You look around, and a lot of people have made those choices and crafted their lives to look like the above scenario. If that sincerely is what you want to do, then do it. But I would first gently challenge you to look deep into your heart and ask yourself if you are living an authentic life, or one that has been influenced by these outside societal forces. I don’t think we can ever totally get away from being influenced by society, because we are a tribal community, connected. “No man is an island,” John Donne wrote.
So while we can’t totally get away from the concept that we’ll be more accepted by walking that more traveled path, we can be aware of our tendencies to go along with the status quo, and use that awareness to challenge some of our automatic responses to make them more in alignment with our heart’s desires. What does that mean? At first pass I might say, “I need to continue being on the PTA because that shows I’m a good mother.” That’s solid, right? That’s true, right? But with my current work schedule, it might be taking me over the edge. It might be time to step down from all the volunteering to give other people a chance (as my mom used to say). I have to look at what’s right for me, not what I think I should be doing.
Let’s talk about keeping a low profile. What that feels like to me is that you’re saying you want to remain more quiet about your beliefs and just live your life without causing a big scene, without drawing attention to yourself or expecting people to adore, admire, affirm, or acknowledge your every “good” deed. I think that’s a good choice for some people, but then there are those, like the Dali Lama, who is a very spiritual man, yet has a very high profile in the world, to help bring about awareness and consciousness.
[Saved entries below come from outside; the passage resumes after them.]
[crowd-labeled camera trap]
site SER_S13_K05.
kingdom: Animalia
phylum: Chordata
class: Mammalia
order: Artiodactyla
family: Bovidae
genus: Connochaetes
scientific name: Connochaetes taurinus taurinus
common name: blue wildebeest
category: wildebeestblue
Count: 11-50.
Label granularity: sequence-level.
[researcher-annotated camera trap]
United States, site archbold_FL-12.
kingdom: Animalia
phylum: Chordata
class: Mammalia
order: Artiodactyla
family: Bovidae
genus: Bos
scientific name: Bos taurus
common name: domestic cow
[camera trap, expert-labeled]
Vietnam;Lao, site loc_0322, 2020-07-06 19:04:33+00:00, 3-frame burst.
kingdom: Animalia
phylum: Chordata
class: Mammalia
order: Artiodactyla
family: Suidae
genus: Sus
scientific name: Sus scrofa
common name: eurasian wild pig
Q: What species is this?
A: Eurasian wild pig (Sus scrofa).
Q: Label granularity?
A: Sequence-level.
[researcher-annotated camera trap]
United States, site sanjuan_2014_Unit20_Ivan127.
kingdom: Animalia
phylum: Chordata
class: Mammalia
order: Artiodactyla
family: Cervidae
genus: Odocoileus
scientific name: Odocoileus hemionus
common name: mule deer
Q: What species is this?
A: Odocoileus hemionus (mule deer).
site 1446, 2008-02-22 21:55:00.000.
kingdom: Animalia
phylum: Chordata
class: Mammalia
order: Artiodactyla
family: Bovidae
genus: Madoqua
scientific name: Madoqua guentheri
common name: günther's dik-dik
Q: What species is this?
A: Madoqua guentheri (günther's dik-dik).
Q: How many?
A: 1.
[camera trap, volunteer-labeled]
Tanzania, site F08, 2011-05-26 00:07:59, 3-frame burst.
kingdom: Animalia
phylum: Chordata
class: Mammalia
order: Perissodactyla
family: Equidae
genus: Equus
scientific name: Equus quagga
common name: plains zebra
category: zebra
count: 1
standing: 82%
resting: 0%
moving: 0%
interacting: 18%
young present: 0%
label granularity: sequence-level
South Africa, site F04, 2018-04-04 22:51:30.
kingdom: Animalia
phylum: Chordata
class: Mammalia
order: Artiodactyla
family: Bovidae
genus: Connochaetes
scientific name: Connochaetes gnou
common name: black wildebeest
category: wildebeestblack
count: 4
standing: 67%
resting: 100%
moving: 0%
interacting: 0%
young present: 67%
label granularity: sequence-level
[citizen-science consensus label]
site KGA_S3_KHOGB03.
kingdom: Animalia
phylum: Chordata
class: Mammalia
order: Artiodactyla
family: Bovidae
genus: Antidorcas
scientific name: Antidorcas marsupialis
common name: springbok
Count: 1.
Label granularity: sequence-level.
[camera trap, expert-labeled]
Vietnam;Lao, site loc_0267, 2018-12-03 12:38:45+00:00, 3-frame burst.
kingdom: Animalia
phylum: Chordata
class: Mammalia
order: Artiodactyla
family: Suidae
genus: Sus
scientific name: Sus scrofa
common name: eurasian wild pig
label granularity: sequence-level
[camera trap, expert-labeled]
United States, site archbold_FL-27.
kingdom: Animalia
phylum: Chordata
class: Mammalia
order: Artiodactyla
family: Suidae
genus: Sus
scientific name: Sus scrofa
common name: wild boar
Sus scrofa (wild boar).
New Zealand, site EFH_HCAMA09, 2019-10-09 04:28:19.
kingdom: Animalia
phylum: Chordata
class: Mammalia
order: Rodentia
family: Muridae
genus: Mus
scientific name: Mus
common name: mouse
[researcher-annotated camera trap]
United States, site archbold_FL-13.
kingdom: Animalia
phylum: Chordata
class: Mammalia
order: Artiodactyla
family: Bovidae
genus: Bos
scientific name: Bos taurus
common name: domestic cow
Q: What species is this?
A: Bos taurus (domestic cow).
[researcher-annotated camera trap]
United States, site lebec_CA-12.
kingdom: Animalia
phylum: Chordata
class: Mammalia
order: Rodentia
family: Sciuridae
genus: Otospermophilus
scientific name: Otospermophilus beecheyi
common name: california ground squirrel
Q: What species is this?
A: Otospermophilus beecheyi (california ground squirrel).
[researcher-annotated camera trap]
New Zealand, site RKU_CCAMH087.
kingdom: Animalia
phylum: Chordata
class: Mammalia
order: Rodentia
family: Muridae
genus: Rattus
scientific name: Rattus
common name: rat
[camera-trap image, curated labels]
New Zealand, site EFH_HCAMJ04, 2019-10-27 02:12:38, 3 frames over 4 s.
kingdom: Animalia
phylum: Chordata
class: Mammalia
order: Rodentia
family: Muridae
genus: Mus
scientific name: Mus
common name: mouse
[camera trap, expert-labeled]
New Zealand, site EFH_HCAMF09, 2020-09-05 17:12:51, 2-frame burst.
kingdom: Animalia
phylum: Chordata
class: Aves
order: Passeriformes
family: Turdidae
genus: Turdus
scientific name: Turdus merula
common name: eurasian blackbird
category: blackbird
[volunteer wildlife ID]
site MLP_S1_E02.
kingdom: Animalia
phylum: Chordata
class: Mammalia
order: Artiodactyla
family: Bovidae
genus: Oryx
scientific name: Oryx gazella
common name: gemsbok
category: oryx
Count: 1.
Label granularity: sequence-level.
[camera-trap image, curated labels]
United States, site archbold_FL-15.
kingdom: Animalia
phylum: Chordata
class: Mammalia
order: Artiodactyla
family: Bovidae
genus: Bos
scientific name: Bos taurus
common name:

That’s his path.
Only you know if it works for you to walk the more traditional path, or carve your own, or whether you need to keep a low profile or move into the limelight a little more. From an intuitive viewpoint, you definitely tend toward the unique path, but still like being a part of, so there are parts of your life that look traditional, yet some aspects that are really individual. Yes, you’re more low profile, because it’s more important for you just to LIVE your spirituality than to yell it from the mountaintops. It looks like you know yourself well.
As regarding the thought that if you are walking your own path you are being denied the experience of real life and the opportunity to help others, I think you doing what you need to do is your only chance of experiencing “real life,” because it’s YOUR life, so it IS real… to you. You’re not trying to live someone else’s idea of a good life. If you’re living your true life, that’s the only place from which you CAN help others. It’s like saying that you have a great need to save drowning people, but if you’re standing on the shore, you can’t save them. You have to be willing to be in a boat, even if people tell you that you should stay on the land. Do what you need to do, and be where you need to be TO do what you need to do.
You’re doing great – you have integrity, great love for the world, an intuitive understanding of the way things work, and a great need to understand not only yourself but the rest of the world, as well. Keep walking, knowing that you are doing exactly what you need to be doing, when you need to be doing it. You’re walking a less traveled path, but it’s an interesting path that is taking you on an adventure that you wouldn’t want to miss for anything – you took the road less traveled, “and that has made all the difference.”